On Jan. 27, 1999, media leaked Goodale would be making an announcement regarding privatization of the coal mines.
Goodale said Lingan would be mined out and closed in 20 months, and Prince colliery in Point Aconi and the remaining assets would be placed on the auction block. Plans included shutting down Phalen mine over the following two years to make the company look more attractive to potential buyers.
They suggested privatization of the industry would bring 500 jobs and announced a $111-million support package for miners, retirement and severance packages, and $68 million for community economic development.
Drake said the government called it the “best option plan” but to him it was the “the worst option plan.”
On Nov. 23, 2001, Davy Reashore of Florence, a former shear operator at Prince mine, said they were mining coal 11 kilometres below ground when a call came down announcing the government was shutting down the industry.
“It’s from up above telling us the mine’s shutting down and the majority of the crew would be all laid off,” he said.
At the time it was estimated the loss of payroll from the federally owned colliery, a honeycomb of tunnels that extended eight kilometres under the sea from the north shore of Cape Breton, would cost the local economy about $100 million.
Reashore was among the crew that worked the last backshift.
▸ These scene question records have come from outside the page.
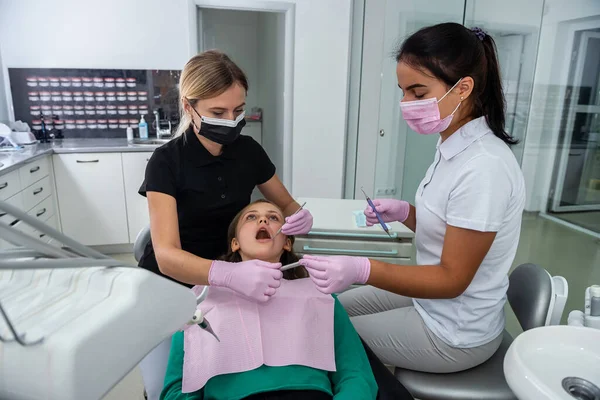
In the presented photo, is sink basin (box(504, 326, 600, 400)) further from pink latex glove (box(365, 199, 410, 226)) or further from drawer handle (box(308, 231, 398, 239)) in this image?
drawer handle (box(308, 231, 398, 239))

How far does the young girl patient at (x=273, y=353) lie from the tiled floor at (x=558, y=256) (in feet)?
1.50

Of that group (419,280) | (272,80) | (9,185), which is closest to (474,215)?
(419,280)

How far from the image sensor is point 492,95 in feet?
3.99

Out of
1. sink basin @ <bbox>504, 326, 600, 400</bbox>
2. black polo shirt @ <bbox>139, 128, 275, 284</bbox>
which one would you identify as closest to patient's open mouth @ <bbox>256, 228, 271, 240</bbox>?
black polo shirt @ <bbox>139, 128, 275, 284</bbox>

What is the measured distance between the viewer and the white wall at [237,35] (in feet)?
16.5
The mine closed for good at 2 p.m. the following day.
“It was just like we lost our best friend,” he said.
Reashore then worked in construction in Ottawa and eventually for Municipal Ready Mix. He has been a stevedore at Marine Atlantic the last 13 years.
“I’m still not over it,” he said. “Last week I took my dog down by the power plant for a walk and when going by the pit on the way, I had a bad feeling.”